# 抜粋本文:
───

図10は、本発明の車両用アンテナ装置をインストルメントパネル用の絶縁ブラケットに適用させる例を説明するための概略側面図である。図中、
図9と同一の符号を付した部分は同一物を表している。
図10は、絶縁ブラケット40に板状エレメント10を挿入し終えた状態を示している。図示の通り、本発明の車両用アンテナ装置は、コネクタ60を有している。コネクタ60は、信号送受信用のケーブルが接続されるものである。図示例のコネクタ60は、グラウンド基板20の裏面側に配置される例を示した。そして、グラウンド基板20が、板状エレメント10に対するコネクタ60の下方への突出量を調整するために、板状エレメント10に対して高くなるように配置されている。即ち、絶縁ブラケット40の下方にコネクタ60が突出しないように、コネクタ60の厚み分程度上方にグラウンド基板20をオフセット配置している。具体的には、板状エレメント10の給電部11と先端部12が、それぞれ立設されるように直角に折り曲げられ、折り曲げられる長さをグラウンド基板20の高さに調整すれば良い。即ち、給電部11と先端部12が立設される長さをコネクタ60の高さに合わせて調整すれば良い。なお、図示例では、コネクタ60が板状エレメント10よりも下方に突出しないように構成される例を示したが、本発明はこれに限定されず、絶縁ブラケットの形状や設置位置に応じて、適宜コネクタが板状エレメントよりも下方に突出するものであっても良い。
【0050】
本発明の車両用アンテナ装置は、絶縁ブラケット40に適用する際には、開放部14側にコネクタ60を配置することになるため、板状エレメント10の開放部14側とは反対側から板状エレメント10の板面に平行にスライドさせて板状エレメント10が絶縁ブラケット40に挿入されることになる。このとき、本発明の車両用アンテナ装置では、開放部14がグラウンド基板20や基板カバー50等により撓まないように構成されているため、組付けが容易である。また、形状自体も複雑な形状ではないため、挿入時に引っかかるおそれも少ない。

───

# 出典資料:
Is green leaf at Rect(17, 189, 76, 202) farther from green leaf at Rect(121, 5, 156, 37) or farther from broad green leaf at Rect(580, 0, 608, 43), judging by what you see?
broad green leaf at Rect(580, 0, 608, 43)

───

車両用アンテナ装置についての抜粋に出てくる部位のうち、数字の符号が付いたものを、符号と合わせてすべて挙げてください。

板状エレメント10、給電部11、先端部12、開放部14、グラウンド基板20、絶縁ブラケット40、基板カバー50、コネクタ60